» WAT JE MOET DOEN
[1] Zet de alinea die begint met "Dat de aardappel tamelijk gevoelig" uit het artikel over droogte bij aardappelen om in een beknopte opsomming en behoud daarbij de belangrijkste feiten.
[2] Zet het artikel over droogte bij aardappelen voort na de laatste alinea.

‘Wateropslag kan droogteschade in aardappelen voorkomen’
Dat waren enkele aanbevelingen van Peter Kooman, lector aardappelketen- en sectorinnovatie aan Aeres Hogeschool in Dronten. Hij was in Overloon gastspreker tijdens de eerste grensoverschrijdende agrarische ondernemersbijeenkomst van Dynamic Borders, een Euregionaal project.
Droogte en de gevolgen voor aardappelen stonden deze middag centraal. Doel was om te zien of Duitse en Nederlandse ondernemers bij dit thema van elkaar kunnen leren. Het treffen was de eerste van drie agrarische bijeenkomsten die Dynamic Borders – met telers uit 4 Nederlandse en 2 Duitse gemeenten - dit jaar organiseert.
Klimaatverandering
Kooman schetste het beeld dat er door de klimaatverandering vaker rekening moet worden gehouden met heftige buiten aan het begin en einde van het teeltseizoen, met tussendoor droogte. De lector van Aeres rekende voor dat een ‘efficiënt’ gewas aardappelen 8 kilo per kuub water produceert. Voor 50 ton is 6.250 kuub water nodig. Een ‘inefficiënt’ gewas daarentegen produceert slecht 4 kilo per kuub water. Om tot 50 ton opbrengst te komen is dat de dubbele hoeveelheid (12.500 kuub) water nodig. Hij maakte daarbij de kanttekening dat de plant onder droge omstandigheden zuiniger omspringt met water. „Echter, bij extreme droogte redt de plant het niet meer.”
Dat de aardappel tamelijk gevoelig is voor droogte heeft een viertal oorzaken: het relatief kleine wortelstelsel, de oppervlakkige beworteling, de teelt op ruggen (afstroming) en dun blad (veel verdamping). Van droogte tijdens de beginontwikkeling kan de plant zich volgens Kooman nog herstellen, maar als er te weinig vocht is tijdens de knolvulling zorgt dit voor (forse) derving. Droogte tijdens de (versnelde) afrijping is ook niet voordelig, maar de schade hangt af van het moment dat dit intreedt.

» AANGELEVERDE GEGEVENS
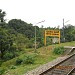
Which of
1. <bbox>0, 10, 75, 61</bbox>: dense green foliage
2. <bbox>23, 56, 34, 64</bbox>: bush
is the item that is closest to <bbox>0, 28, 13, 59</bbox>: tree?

» VERWACHTE RESULTATEN
[1]
De aardappel is vrij gevoelig voor droogte, om vier redenen:
- een relatief klein wortelstelsel
- oppervlakkige beworteling
- teelt op ruggen (afstroming)
- dun blad (veel verdamping)

Gevolgen van droogte per fase:
- beginontwikkeling: de plant kan zich nog herstellen
- knolvulling: te weinig vocht leidt tot (forse) derving
- (versnelde) afrijping: niet voordelig, de schade hangt af van het moment waarop de droogte intreedt

[2]
Kooman wees erop dat er tussen rassen een enorm verschil is in herstelvermogen. Ook de diepte van de beworteling en de vroegrijpheid zijn belangrijke factoren. Met beregening, zoals dat zeker in het teeltgebied rond Noord-Limburg veelvuldig is toegepast, is de schade beperkt gebleven. „Degene die deze zomer heeft kunnen beregenen en voor de vrije markt heeft geteeld, heeft een goede prijs gemaakt.” Dit ondanks de extra kosten voor het vaker inzetten van de beregeningsinstallatie.
Strategie
Indien kanonnen en haspels in Nederland in de ban gaan, zullen aardappeltelers daar op moeten inspelen. „In feite zijn er twee manieren”, aldus Kooman. De eerste is ervoor zorgen dat er tijdens de droogte voldoende water beschikbaar is, de tweede is het water efficiënter gebruiken. Bij dat laatste wees de docent op grootschalige proeven met druppelbevloeiing. Ook nieuwe teeltmethoden – bijvoorbeeld met verschillende gewassen op één akker - zouden kunnen bijdragen. Het zijn technieken die nog in de kinderschoenen staan.
Het land anders inrichten en water opslaan in natte tijden, daar zou op korte termijn al soelaas bieden. Kooman noemde meerdere opties, die momenteel ook in de praktijk worden getest. Telersgroepen, al dan niet samen met het waterschap, zouden reservoirs kunnen aanleggen. Een van de aanwezigen wees erop dat het wijs is om samen op te trekken met natuurorganisaties, omdat die tijdens droogte met dezelfde problematiek kampen.
Druk blijven uitoefenen
Eén droge zomer is géén droge zomer, zo luide vrij vertaald de stelling van Steffen Mies, de jurist en docent Landbouwwetgeving aan de Hogeschool Rijn-Waal. „Zolang we slechts met één catastrofaal jaar te maken hebben, zal alles verzanden. Krijgen we nog zo’n droog jaar, dan wordt het probleem verscherpt en wordt het een item.” Dan zal er in de politiek en organisaties een discussie losbranden over schadeloosstelling en verzekering. Europees recht op dit terrein bestaat er niet. „Er wordt wel eens over een verenigd Europa gesproken, maar het recht houdt steeds op bij de grens.” Bij gerechtelijke disputen in het grensgebied moet er zelfs altijd een Nederlandse en Duitse jurist aanwezig zijn.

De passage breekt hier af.